Almost thirty years later both men are older than their years, broken and defeated. As one of the rehabilitation centre residents puts it, they’re all about to die – what does it matter now if someone was a communist or a partisan, what good could it possibly do to drag the past up all these years later? For Song it’s almost as if there is no “past”, the last few decades have been spent in a relentless pursuit of the man who holds the key to his good name. He wants to undo the folly of his hubris by overwriting it, but time has passed and what he’s lost cannot be reclaimed. Meanwhile, Jagko is not an ideologically crazed leftist, but a lonely old man who is now in poor health and has nothing but regrets. The two men bond in their mutual suffering and work together to escape, but the world they emerge into is not that of their youth. Song was disempowered when he entered the facility – they took his arrest rope away from him, but when he tackles the weakened Jagko to the ground and tries to call two policemen on patrol over to arrest him as an “escaped communist guerrilla” the young officers of the law have no idea what he’s talking about. Those words no longer mean anything. The bemused policemen conclude the old men must be escaped mental patients before spotting the rehabilitation centre uniform and jogging off to phone someone to come and take them back.

The old men’s quarrel is exposed as ridiculous. Jagko, less angry more soulful, remarks that men like he and Song are the most pitiful souls on Earth as he watches America sit down with Russia on the TV and realises he is merely a victim of ongoing global geopolitical manoeuvring. It’s no longer a question of left and right, both men are victims of their times, neither “good” nor “bad” but flawed and human. We do not know if Jagko did the things Song says he did but he has paid a heavy price all the same. Song, by contrast, has shifted all the blame for his fate onto Jagko, believing that if he can catch him he can somehow make it all right, but of course he can’t and is trapped in a spiral of denial in refusing to accept his own responsibility for the tragedies of his life. What is to blame is the folly of war and particularly of an internecine fraternal conflict which remains unresolved and may well be unresolvable unless an attempt is made to address the past with empathy and understanding in place of enmity and rancour.

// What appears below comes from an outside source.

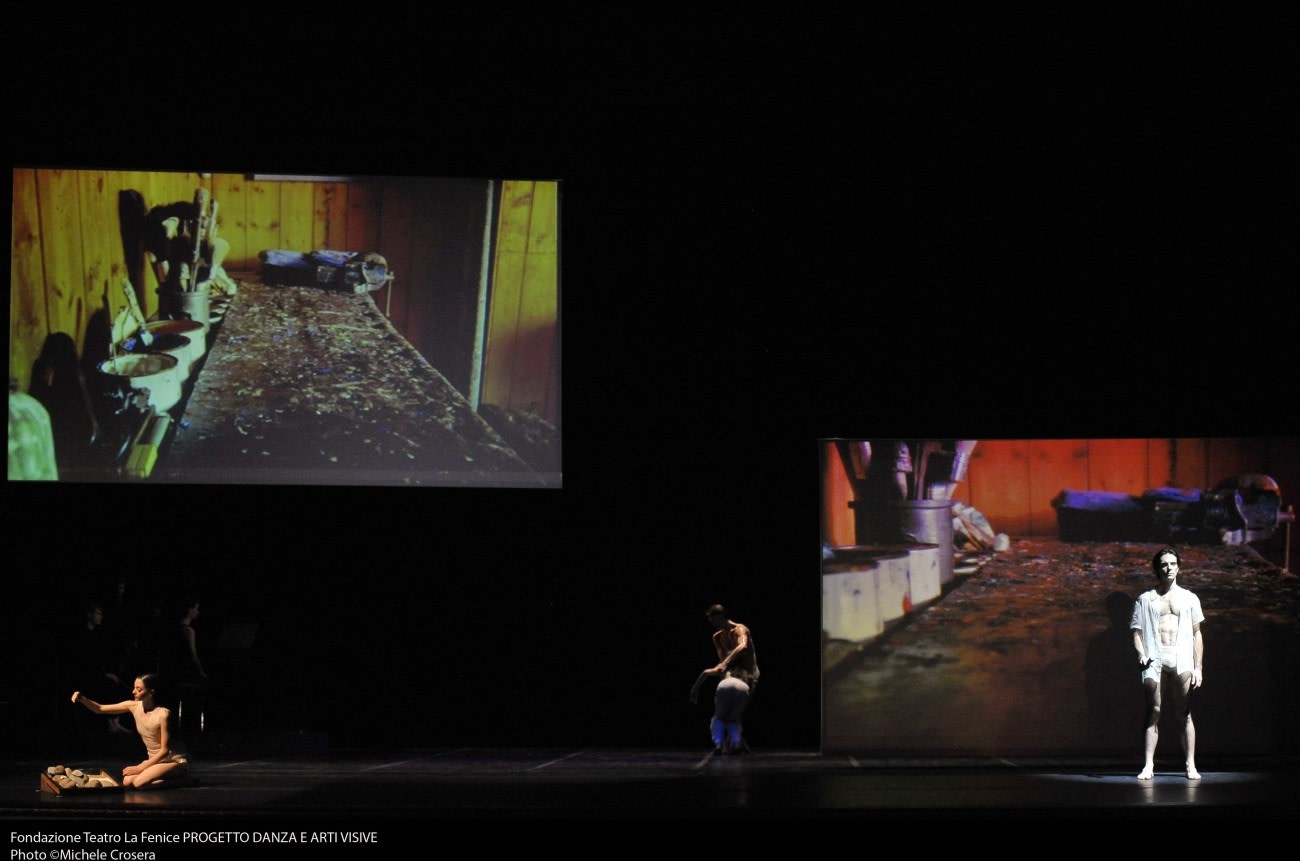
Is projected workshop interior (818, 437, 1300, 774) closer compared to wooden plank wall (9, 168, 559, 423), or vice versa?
projected workshop interior (818, 437, 1300, 774)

Jagko is available on blu-ray courtesy of the Korean Film Archive. The set includes subtitles in English, Japanese, and Korean with the audio commentary by Kim Dae-seung and editor of Cine21 Ju Sung-chul also subtitled in English. The audio commentaries from the DVD edition included with the Im Kwon-taek boxset, one by director Im Kwon-taek and film critic Huh Moon-yung, and the other by screenwriter Song Gil-han and film critic and director Kim Hong-joon, unfortunately do not carry over the English subtitles. The set also comes with a bi-lingual Korean/English booklet featuring an essay by film critic and professor Park Yuhee. Not currently available to stream via the Korean Film Archive’s YouTube channel.